■ **TASK STATEMENT**:
Work through the data below line by line and say how many lines hold "both"; give only the number.

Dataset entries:

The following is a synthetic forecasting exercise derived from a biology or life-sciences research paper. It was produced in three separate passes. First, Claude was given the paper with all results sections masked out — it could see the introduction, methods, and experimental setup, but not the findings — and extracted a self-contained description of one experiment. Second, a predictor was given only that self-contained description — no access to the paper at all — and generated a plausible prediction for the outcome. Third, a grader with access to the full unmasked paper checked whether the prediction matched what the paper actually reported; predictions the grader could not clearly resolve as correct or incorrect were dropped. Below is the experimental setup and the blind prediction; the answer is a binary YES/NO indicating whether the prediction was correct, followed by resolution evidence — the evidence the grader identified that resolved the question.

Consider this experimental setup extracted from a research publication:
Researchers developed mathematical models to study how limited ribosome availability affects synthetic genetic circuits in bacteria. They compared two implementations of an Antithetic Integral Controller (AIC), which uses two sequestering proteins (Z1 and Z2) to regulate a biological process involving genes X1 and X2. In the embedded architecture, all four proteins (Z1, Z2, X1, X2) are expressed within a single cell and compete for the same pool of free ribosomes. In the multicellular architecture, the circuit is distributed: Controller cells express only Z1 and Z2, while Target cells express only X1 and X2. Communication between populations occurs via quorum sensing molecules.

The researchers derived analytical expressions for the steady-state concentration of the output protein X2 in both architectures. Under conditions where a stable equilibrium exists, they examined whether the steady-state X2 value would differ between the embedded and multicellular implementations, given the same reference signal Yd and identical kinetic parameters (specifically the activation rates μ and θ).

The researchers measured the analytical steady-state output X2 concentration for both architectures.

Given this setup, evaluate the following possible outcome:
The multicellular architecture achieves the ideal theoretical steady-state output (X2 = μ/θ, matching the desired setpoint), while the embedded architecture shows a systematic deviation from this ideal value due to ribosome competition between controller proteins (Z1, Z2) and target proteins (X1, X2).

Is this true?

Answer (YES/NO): NO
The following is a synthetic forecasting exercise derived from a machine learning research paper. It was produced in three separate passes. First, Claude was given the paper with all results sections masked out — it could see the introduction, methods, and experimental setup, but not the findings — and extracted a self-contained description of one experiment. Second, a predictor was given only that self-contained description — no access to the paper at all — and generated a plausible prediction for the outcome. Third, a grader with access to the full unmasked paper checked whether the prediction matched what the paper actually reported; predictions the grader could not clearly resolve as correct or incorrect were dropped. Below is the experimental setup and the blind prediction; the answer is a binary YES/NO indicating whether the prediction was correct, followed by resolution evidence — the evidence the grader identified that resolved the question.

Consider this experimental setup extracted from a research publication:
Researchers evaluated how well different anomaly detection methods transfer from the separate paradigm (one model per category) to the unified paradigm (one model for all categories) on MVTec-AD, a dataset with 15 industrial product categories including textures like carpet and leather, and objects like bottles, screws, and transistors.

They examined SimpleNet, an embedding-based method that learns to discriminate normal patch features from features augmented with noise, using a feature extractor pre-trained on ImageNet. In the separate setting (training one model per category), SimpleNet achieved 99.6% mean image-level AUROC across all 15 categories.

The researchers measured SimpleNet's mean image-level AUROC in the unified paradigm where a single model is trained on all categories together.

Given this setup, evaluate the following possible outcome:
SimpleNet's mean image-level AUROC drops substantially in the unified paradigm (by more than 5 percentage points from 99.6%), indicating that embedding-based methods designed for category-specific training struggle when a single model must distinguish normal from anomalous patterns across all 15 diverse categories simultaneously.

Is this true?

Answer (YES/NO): YES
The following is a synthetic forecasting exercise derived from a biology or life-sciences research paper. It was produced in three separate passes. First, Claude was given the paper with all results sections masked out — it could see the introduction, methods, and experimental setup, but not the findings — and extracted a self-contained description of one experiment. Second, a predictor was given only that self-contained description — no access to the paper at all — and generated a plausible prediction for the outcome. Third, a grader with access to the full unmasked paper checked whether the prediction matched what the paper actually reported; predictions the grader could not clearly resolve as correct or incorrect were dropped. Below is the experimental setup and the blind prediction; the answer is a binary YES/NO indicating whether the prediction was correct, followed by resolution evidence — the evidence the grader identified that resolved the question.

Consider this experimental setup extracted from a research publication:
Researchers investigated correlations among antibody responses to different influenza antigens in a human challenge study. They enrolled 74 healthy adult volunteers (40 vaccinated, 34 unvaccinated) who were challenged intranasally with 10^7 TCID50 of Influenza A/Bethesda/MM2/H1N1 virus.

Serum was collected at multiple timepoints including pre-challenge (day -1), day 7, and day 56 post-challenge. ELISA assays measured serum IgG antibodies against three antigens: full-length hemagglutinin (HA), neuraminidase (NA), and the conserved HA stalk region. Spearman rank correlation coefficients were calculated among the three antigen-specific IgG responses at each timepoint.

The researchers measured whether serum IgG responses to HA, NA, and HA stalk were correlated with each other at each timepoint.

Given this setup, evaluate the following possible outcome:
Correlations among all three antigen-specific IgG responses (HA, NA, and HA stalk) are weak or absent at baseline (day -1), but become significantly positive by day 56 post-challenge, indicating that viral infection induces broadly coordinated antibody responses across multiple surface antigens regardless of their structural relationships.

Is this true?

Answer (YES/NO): NO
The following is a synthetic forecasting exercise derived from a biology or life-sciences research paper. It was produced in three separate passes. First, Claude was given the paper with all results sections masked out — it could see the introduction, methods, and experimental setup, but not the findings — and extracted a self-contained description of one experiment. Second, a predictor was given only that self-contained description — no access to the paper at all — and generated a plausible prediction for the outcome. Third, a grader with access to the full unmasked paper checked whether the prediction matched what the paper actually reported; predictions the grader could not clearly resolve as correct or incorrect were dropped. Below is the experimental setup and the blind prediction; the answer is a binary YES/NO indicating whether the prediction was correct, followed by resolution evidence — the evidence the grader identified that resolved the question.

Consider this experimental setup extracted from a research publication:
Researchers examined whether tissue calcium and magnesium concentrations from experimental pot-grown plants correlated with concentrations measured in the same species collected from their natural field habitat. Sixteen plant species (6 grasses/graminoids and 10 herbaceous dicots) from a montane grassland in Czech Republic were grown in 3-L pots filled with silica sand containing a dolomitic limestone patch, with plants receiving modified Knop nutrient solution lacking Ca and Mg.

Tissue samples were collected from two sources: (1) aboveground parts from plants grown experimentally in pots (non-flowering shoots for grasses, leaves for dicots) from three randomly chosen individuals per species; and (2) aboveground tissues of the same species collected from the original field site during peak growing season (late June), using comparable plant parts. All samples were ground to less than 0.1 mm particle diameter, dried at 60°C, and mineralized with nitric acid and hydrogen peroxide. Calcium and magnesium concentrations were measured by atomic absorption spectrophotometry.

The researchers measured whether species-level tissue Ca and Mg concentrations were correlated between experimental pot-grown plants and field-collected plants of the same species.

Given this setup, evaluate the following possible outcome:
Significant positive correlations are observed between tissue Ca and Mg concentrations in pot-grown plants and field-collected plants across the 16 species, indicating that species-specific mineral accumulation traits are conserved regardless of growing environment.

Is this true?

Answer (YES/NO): YES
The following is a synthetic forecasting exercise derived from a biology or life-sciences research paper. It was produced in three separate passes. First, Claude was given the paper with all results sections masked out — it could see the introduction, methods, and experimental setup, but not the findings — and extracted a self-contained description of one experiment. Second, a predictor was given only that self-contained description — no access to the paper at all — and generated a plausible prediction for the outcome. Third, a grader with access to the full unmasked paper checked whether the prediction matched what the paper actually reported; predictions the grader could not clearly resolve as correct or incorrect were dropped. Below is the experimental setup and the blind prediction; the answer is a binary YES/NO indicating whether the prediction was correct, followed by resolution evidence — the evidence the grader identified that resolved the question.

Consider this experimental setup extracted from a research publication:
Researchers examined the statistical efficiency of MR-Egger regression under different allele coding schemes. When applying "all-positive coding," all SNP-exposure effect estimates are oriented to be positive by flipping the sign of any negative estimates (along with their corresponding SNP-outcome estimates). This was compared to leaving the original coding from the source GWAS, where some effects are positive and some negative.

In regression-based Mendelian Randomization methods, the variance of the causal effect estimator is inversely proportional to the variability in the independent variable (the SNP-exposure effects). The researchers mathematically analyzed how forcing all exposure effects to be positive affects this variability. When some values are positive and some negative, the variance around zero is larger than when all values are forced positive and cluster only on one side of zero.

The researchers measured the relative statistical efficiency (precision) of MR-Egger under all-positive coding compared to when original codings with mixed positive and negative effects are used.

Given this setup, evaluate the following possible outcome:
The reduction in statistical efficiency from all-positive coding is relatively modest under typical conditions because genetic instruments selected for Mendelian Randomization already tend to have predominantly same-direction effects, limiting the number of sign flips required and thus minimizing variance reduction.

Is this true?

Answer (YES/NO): NO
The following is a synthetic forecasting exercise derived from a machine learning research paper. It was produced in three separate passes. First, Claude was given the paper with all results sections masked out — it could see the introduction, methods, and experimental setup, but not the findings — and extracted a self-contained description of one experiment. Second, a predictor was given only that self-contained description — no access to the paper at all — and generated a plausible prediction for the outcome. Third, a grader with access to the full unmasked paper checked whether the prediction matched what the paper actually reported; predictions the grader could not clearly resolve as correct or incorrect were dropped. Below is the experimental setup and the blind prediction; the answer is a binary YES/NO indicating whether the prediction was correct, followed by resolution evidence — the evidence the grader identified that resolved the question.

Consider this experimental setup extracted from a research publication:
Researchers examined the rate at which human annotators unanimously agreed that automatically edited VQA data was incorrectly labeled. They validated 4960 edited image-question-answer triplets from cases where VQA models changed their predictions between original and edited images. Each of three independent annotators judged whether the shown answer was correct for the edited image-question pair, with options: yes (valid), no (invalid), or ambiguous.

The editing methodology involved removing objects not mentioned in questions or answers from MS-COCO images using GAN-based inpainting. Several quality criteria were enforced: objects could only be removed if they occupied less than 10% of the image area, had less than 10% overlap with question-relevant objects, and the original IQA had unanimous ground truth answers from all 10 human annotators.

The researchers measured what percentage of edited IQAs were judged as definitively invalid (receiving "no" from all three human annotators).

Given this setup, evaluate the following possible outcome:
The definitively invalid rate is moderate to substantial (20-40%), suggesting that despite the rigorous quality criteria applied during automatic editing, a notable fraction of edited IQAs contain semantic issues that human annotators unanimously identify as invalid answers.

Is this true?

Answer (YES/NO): NO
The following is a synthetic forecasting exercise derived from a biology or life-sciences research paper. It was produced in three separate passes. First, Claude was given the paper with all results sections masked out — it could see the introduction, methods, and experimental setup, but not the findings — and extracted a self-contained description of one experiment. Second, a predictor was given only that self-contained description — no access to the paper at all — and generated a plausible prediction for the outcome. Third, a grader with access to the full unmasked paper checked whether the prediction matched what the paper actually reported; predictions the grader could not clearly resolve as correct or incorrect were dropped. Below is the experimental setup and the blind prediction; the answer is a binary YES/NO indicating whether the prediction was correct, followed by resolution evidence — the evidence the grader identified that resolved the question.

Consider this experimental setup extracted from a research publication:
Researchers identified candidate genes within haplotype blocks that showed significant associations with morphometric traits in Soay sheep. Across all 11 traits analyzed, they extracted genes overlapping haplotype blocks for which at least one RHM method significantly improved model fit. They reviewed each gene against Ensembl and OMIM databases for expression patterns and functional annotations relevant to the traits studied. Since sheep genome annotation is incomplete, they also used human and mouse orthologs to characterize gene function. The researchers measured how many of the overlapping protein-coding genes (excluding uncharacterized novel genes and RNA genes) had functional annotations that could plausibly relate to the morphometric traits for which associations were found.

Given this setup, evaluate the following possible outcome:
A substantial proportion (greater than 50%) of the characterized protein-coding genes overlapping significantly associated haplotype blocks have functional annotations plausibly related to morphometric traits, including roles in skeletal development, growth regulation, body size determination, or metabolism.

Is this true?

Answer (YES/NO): NO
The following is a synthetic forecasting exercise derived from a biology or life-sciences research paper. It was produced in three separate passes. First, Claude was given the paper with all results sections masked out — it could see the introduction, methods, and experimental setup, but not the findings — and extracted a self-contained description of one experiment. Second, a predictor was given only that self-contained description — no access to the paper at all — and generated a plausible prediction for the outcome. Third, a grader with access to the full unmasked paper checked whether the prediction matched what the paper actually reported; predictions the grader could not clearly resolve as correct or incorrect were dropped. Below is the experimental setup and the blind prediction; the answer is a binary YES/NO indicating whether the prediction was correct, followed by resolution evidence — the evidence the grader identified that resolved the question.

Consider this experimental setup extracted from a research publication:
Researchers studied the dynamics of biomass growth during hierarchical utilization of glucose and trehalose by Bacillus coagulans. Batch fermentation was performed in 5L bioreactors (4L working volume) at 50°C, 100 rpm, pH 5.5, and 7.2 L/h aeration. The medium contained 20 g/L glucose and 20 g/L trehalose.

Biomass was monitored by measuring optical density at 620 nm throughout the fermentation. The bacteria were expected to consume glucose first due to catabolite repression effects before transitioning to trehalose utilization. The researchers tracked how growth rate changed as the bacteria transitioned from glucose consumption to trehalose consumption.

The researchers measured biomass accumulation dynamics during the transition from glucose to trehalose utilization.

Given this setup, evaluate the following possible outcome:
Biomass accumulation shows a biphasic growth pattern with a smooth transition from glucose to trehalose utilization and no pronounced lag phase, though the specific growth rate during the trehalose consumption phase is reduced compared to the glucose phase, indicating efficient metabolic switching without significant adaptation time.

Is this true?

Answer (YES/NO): NO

■ **RESULT OF THIS TASK**:
2